Schools must now conduct “patriotic” classes teaching the Kremlin’s views on the war. Teachers that refuse are being fired. Textbooks are being rewritten and purged of information regarding Ukraine and its capital, Kyiv. The Russian Parliament overruled the Education Ministry’s plan on how they wanted to revise the textbooks stating that it was a matter of “national security.”
Nikolai Patrushev, chief of the Russian Security Council and close Putin ally, is including this educational reform as part of a government-wide push to create loyal citizens from the cradle to the grave. The Young Army is a Russian military youth group that was founded by the Defense Ministry in 2015 following Moscow’s annexation of Crimea. There are those who are quietly drawing comparisons between this program to the Hitler Youth of World War II.

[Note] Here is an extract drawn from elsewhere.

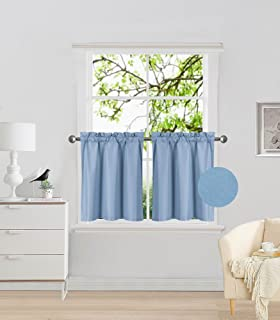 Best studio 24 curtains Reviews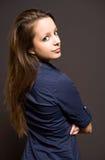 piękni brunetki kobiety potomstwa zdjęcia royalty free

Anton Litvin used to be a happy Moscovite with a nice house, a good job, and a growing young family. When his local schools began to be used for propaganda purposes in the war against Ukraine, he pulled his kids out of school, sold his house, and moved out of the country. He was sickened by the idea of his kids being what he called “brainwashed” with Putin’s new take on patriotism. He realized he had had enough when his eight-year-old son’s teachers began sending home literature encouraging Litvin to enroll his child in the Youth Army summer camp.
Says Litvin, “I don’t want my kids to join the regime at this young age and to be someone’s soldiers to fight against peaceful people.” He’s currently looking for a new job in his new hometown of Tbilisi, Georgia, after leaving a lucrative position in a Moscow aeronautics company.

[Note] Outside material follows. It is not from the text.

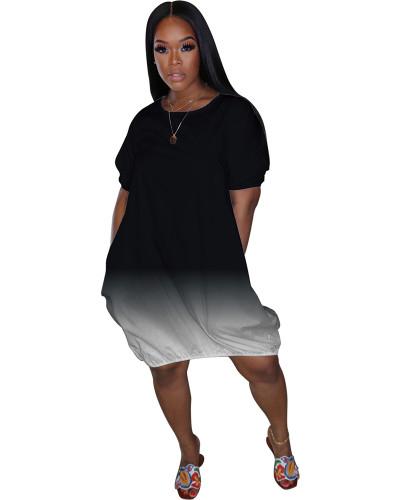 Black Classic casual gradient solid color dress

The increase in patriotic and propaganda-filled materials in Russian schools started off slowly at about the same time as their invasion of Crimea. Putin is trying to build a solid national identity based on the Soviet Union’s role in defeating Nazi Germany in World War II, or, as the Russians call it, “The Great Patriotic War”. Litvin sees the government as trying to give the people the same mindset they had in the old Soviet Union days. “Children are taught war is good,” he says, “From the perspective of our government.”
Many Russian Millennials Oppose the War
With strict restrictions placed on Facebook, Twitter, and other forms of social media, Putin is essentially doing a great deal to silence the voice of an entire generation. They are not buying into his propaganda, and this is why he is starting the militarization of younger and younger children. Russia currently has well over half a million official members of its Young Army.
Child Soldiers
Russian teachers are being placed on the front lines of a push to turn Russian children into loyal, militarized nationalists at younger and younger ages. Radical changes are being made to the educational system, and the Education Ministry is taking a back seat to hard-line propagandists.
Schools must now conduct “patriotic” classes teaching the Kremlin’s views on the war. Teachers that refuse are being fired. Textbooks are being rewritten and purged of information regarding Ukraine and its capital, Kyiv. The Russian Parliament overruled the Education Ministry’s plan on how they wanted to revise the textbooks stating that it was a matter of “national security.”
Nikolai Patrushev, chief of the Russian Security Council and close Putin ally, is including this educational reform as part of a government-wide push to create loyal citizens from the cradle to the grave. The Young Army is a Russian military youth group that was founded by the Defense Ministry in 2015 following Moscow’s annexation of Crimea. There are those who are quietly drawing comparisons between this program to the Hitler Youth of World War II.
Anton Litvin used to be a happy Moscovite with a nice house, a good job, and a growing young family. When his local schools began to be used for propaganda purposes in the war against Ukraine, he pulled his kids out of school, sold his house, and moved out of the country. He was sickened by the idea of his kids being what he called “brainwashed” with Putin’s new take on patriotism. He realized he had had enough when his eight-year-old son’s teachers began sending home literature encouraging Litvin to enroll his child in the Youth Army summer camp.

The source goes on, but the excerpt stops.